- Siege of Aracillum: Part of the Cantabrian Wars
| Date | 25 BC |
| Location | Aracillum, Cantabria, Hispania |
| Result | Roman victory |

Belligerents
- Roman Empire: Cantabri

Commanders and leaders
- Gaius Antistius Vetus Augustus: Unknown

Strength
- 5 legions: 15,000–25,000 warriors

= Siege of Aracillum =

25 BCE siege

The siege of Aracillum was a siege of the Cantabrian Wars that occurred in 25 BC. The battle took place between the forces of the Roman Empire, which consisted of five Roman legions commanded by Gaius Antistius Vetus and the forces of the Cantabri people, who had fortified the hill fort at Aracillum. The battle resulted in a Roman victory.

Aracillum was subjected to a fierce siege by the Romans, who would eventually take the settlement. The Roman commander, Gaius Antistius Vetus had taken charge of Caesar's legions when Augustus had fallen ill on the campaign (though Caesar did conduct a majority of the battles in this campaign himself).
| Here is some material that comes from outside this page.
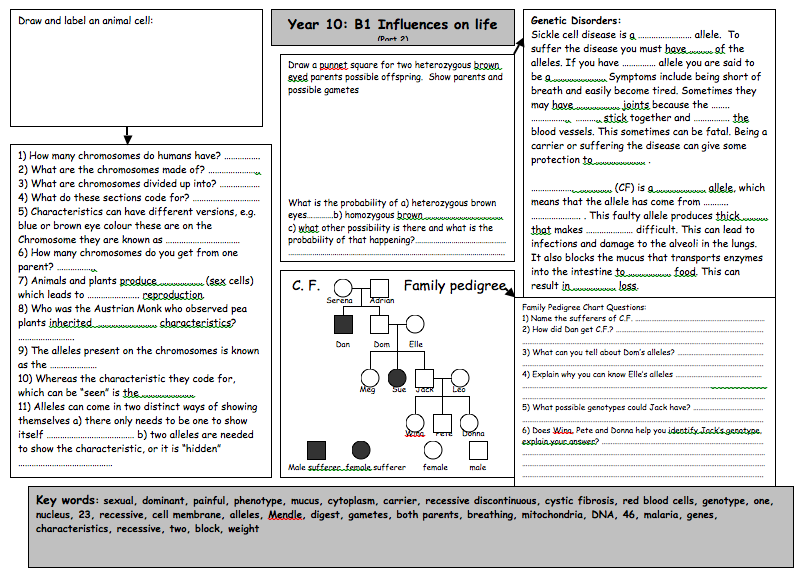 2nd Of 6 Great B1 Revision Worksheets By Ferridaym With Answers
The hill fort was able to withstand the Roman forces for some time, but the fort was eventually surrounded by three Roman camps. The Romans constructed more than 20 kilometers of walls, battlements and trenches (circumvallatio) to trap the defenders inside the fort and to prevent any aid or reinforcements from gaining entrance. In the face of starving to death, many of the Cantabri warriors opted instead to commit suicide rather than dying of starvation or being taken prisoner and being turned into slaves.

Traditionally identified as Aradillos (Campoo de Enmedio), there has never been any concrete discovery of the actual location of the battle.